The date was 23rd May 2006. A little Czech had temporarily left his country’s World Cup training camp, to fly across to North London to seal a permanent transfer to Arsenal. He was dubbed ‘Little Mozart’, for his neat passing play, and his creativity in the middle of the park.

He seemed a like for like replacement for French midfielder Robert Pires, who left for Villarreal after scoring 84 goals in 284 appearances for the club. Rosicky, though did take some time to adapt to the pace of the English game. He scored his first goal for the club, a screamer against Hamburg, in Germany in a Champions League game. It seemed very similar to a goal he had scored for Czech Republic against USA in the World Cup. Rosicky seemed a perfect fit in a very creative midfield, with the likes of Cesc Fabregas and Alexander Hleb.

Alexander Hleb, the captain of Belarus, and Tomas Rosicky were both deployed on the flanks, to good effect. Both were similar sort of players, exported from the Bundesliga. Despite, predominantly playing as a central attacking midfielder for Dortmund, Rosicky slided in well on the left flank. His next goals, came after 4 months, at Anfield.

Arsenal were drawn to play Liverpool twice in a week, at Anfield, once in the FA Cup, and once in the Carling Cup. The FA Cup win was sealed 3-1, with two goals from Rosicky, one of which was a peach.

Rosicky had another fairly quiet second season in 2007-2008. Arsenal finally emerged from the shadow of Thierry Henry, and took the Premier League by storm, as a young side played some brilliant attacking football.

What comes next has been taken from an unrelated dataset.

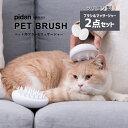 (ペット用ブラシ&マッサージャー 2点セット) pidan ピダン 猫 犬 ブラシ 抜け毛取り 猫用ブラシ ペットブラシ おしゃ…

Niggling injury problems meant he constantly frequented the physio’s room, and ended up making only 18 appearances, in a season, which unraveled towards the end, after a promising few months.

Rosicky was hit hard when he missed the entirety of the 2008-2009 campaign, as his hamstring tendon injury problem recurred. Rumours were strife that Arsene Wenger would let go of this obviously talented, but injury prone player. However, Wenger kept faith in the player, as he returned to team action in the 2009-2010 season. After 18 months, he returned to full first team training with the team.

He signed a new two and half year deal in January 2010, stating that he wanted to repay the faith the club had shown in him, despite his injury issues. Rosicky had 5 assists till then and the end of the season. The 2010-2011 campaign was disappointing for Rosicky, as he managed a solitary goal, against Leyton Orient in a FA Cup game. By now, he had fallen behind in the pecking order of Wilshere, Fabregas and Nasri. His injury problems returned and he missed the rear end of the season. This season started off in the same fashion as Arsenal were humiliatingly crushed 8-2 at Old Trafford, a game which Rosicky started.

As of late, Rosicky has made a mockery of his past problems, and reminded Gunner fans, why he was signed in the first place. His burst of pace in the centre of midfield, helps the team switch from defence to attack in a matter of seconds. He has also improved his passing, which he was criticized in the past, for being too slow, to compliment Arsenal’s style of play.

One important aspect of Rosicky’s game is switching play, and tempo. Though Arteta, is the best man for the job, Rosicky can be instrumental in forward surges. He can involve in quick interplay with wide players, while also drifting wide occasionally to bring in wide players into the centre. He has been quick to form a bit of chemistry with Robin van Persie. van Persie, who has been the best player for Arsenal this season, can be often seen, coming back in midfield. This allows Rosicky enough time, to create space and make inroads into the opposition.

Another feature of Rosicky’s game, of late has been his pressing. He can be instantly seen barracking the opposition’s midfield. This has allowed the defence to move deep, while also allowing the midfield, to brace itself for an attack. As was clear in the game against Spurs, when Arsenal completely dominated midfield. Rosicky was in the thick of action, as he quickly won back the ball from Gareth Bale and Rafael van der Vaart in key areas.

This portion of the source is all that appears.